Analogue alignment was so much more challenging than digital and producing the alignment tapes to align the machines in the first place was a real challenge. How do you align a machine to make an alignment tape if you haven't made an alignment tape to align it with. It's an awful lot of trial and error. Yes you could buy them in from the recording companies but if you checked one against another they never agreed.
They couldn't even agree on the correct azimuth which is essential, making sure that the tape gap was aligned at exactly 90 degrees to the tape. It must be absolutely identical on the record and playback machines otherwise you stand to loose that precious high frequency, but it should also be at 90 degree to make sure you use the maximum width of the track and thus get the best SN ratio and if you were recording stereo then the two tracks on the tape head should be in exact alignment otherwise you introduce a phase error between the two channels. Actually the heads were never that perfect so it was up to the engineer to make allowances when he aligned the machine.

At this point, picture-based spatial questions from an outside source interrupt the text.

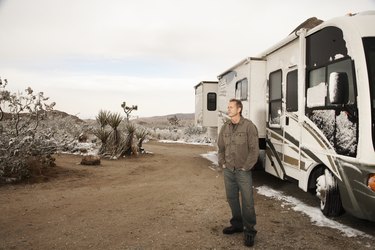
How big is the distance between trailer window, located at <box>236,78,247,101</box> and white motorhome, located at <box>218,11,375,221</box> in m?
0.60

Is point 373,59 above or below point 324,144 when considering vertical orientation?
above

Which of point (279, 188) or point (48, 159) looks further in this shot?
point (48, 159)

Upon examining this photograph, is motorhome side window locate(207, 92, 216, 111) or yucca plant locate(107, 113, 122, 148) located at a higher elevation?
motorhome side window locate(207, 92, 216, 111)

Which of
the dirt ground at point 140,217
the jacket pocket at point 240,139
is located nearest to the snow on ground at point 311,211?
the dirt ground at point 140,217

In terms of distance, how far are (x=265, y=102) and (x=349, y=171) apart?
3.47 metres

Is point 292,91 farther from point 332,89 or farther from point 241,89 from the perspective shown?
point 241,89

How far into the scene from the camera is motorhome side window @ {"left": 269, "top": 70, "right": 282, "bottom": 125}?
7158 millimetres

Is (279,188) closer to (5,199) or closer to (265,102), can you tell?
(265,102)

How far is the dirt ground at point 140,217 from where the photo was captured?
14.8 ft

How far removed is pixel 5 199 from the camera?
263 inches

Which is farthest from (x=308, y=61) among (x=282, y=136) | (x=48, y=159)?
(x=48, y=159)

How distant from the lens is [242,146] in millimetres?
4363

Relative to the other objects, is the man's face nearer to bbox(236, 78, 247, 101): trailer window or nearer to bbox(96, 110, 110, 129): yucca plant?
bbox(236, 78, 247, 101): trailer window

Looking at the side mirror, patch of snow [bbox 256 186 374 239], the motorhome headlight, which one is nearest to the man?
the side mirror
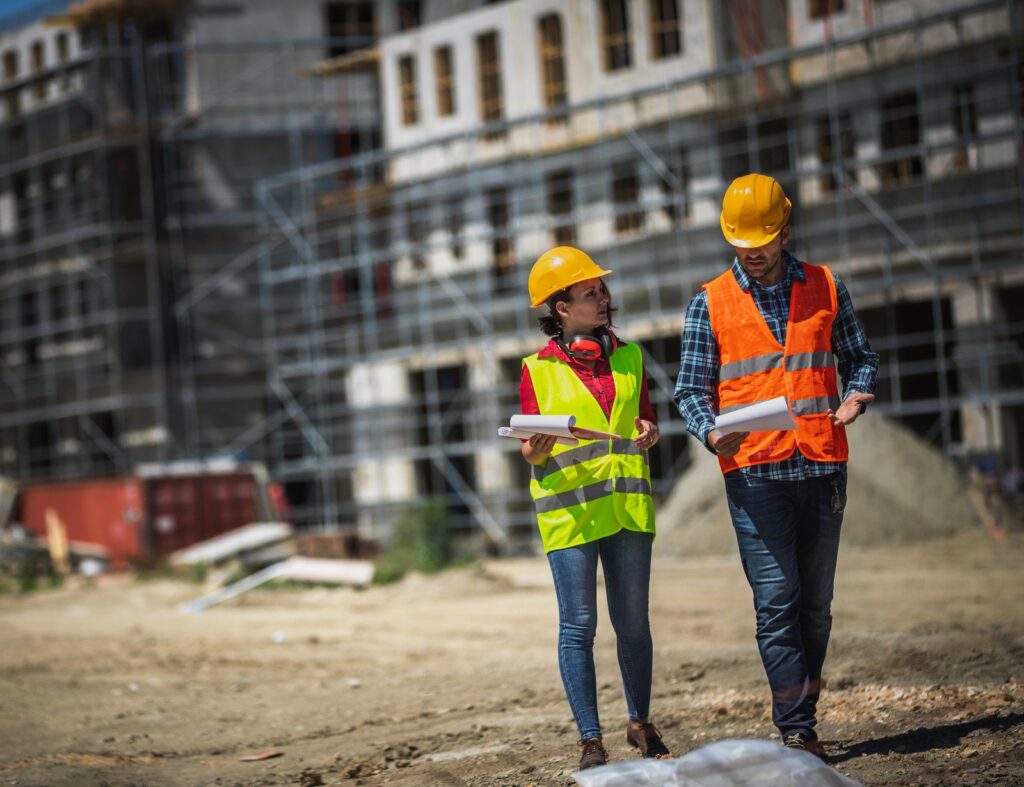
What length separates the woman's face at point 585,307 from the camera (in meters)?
5.02

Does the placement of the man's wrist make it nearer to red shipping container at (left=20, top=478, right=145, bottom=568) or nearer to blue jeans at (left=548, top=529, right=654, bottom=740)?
blue jeans at (left=548, top=529, right=654, bottom=740)

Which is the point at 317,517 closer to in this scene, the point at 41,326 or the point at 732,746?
the point at 41,326

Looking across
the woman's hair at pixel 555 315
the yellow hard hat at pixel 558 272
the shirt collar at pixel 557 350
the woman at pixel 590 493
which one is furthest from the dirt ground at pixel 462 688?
the yellow hard hat at pixel 558 272

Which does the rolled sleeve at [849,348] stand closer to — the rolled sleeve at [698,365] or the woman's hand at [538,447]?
the rolled sleeve at [698,365]

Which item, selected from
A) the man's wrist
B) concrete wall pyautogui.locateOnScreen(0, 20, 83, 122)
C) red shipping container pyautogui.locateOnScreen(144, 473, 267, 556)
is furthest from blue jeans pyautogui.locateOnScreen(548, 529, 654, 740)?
concrete wall pyautogui.locateOnScreen(0, 20, 83, 122)

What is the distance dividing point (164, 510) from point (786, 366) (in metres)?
19.0

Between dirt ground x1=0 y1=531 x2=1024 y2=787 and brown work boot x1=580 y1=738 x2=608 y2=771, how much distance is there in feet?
0.45

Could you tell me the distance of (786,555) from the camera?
478 cm

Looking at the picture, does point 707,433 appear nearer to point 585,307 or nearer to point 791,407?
point 791,407

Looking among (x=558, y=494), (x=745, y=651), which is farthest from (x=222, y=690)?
(x=558, y=494)

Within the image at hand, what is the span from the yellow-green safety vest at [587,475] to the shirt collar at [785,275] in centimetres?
53

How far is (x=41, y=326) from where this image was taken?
33.4 meters

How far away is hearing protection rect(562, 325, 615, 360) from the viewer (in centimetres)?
495

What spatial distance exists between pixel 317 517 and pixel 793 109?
42.1 feet
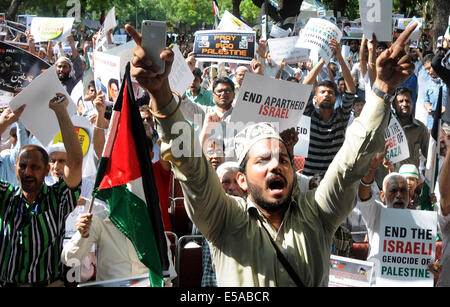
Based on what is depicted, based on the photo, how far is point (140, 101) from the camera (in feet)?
27.9

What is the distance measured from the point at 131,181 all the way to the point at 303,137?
2.94 m

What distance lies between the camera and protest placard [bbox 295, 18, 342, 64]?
7.91 meters

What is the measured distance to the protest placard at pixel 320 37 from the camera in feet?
26.0

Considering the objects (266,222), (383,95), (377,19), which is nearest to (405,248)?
(377,19)

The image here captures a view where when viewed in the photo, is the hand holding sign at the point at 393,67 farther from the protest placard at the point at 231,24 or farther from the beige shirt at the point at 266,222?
the protest placard at the point at 231,24

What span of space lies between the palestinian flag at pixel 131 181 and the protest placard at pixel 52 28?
7.81 meters

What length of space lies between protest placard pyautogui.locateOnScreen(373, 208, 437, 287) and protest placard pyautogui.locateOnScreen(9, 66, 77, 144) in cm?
265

Fortunately I never had to deal with multi-track tape machines although I did have to maintain multi-track magnetic film machines and produce test films but due to the rigidity of the medium and the sprocket drive we never could get the same performance out of these.
How it ever worked so well was a real miracle but it did.
2008-06-28, 19:37 #34
Recording to real tape trivia
> The only problem was that the distortion was predictable for a given
> batch of tape stock.
Sometimes it seems like its each tape, or each week or something.
Its like the tape is alive.
> Especially in the mid 70's
> when the dreeded tape oxide shed happened. Something went wrong with
> the glue that stuck the oxide to the tape and the oxide was literaly
> stripped off by the heads and it clogged up the gaps.
a dark period for sure.
> Actually the recording process is more complex than usually assumed
> and the high frequency response is only dependent upon the head gap
> width during playback. Something very strange happens when you record
> and most recording heads have actually got quite a wide gap as this
> inversly effects the linearity or distortion of the record head.
For some reason, the Studers at the place I rent for clients that insist
on 2" tape seem to have worse high end at 30 IPS than at 15. Which makes
no sense, higher tape speed is supposed to make it all better.
> Analogue alignment was so much more challenging than digital and
> producing the alignment tapes to align the machines in the first place
> was a real challenge.
Did you put 10 feet of generated signal on each tape to help some poor
guys five years later?
> Actually the heads were never that perfect so it was up to
> the engineer to make allowances when he aligned the machine.
True. Nothing is that perfect, and studios do a lot of stuff with tapes,
engineers get tired, punching in the same spot over and over is boring, etc.
> How it ever worked so well was a real miracle but it did.
Because its the music, not the technology.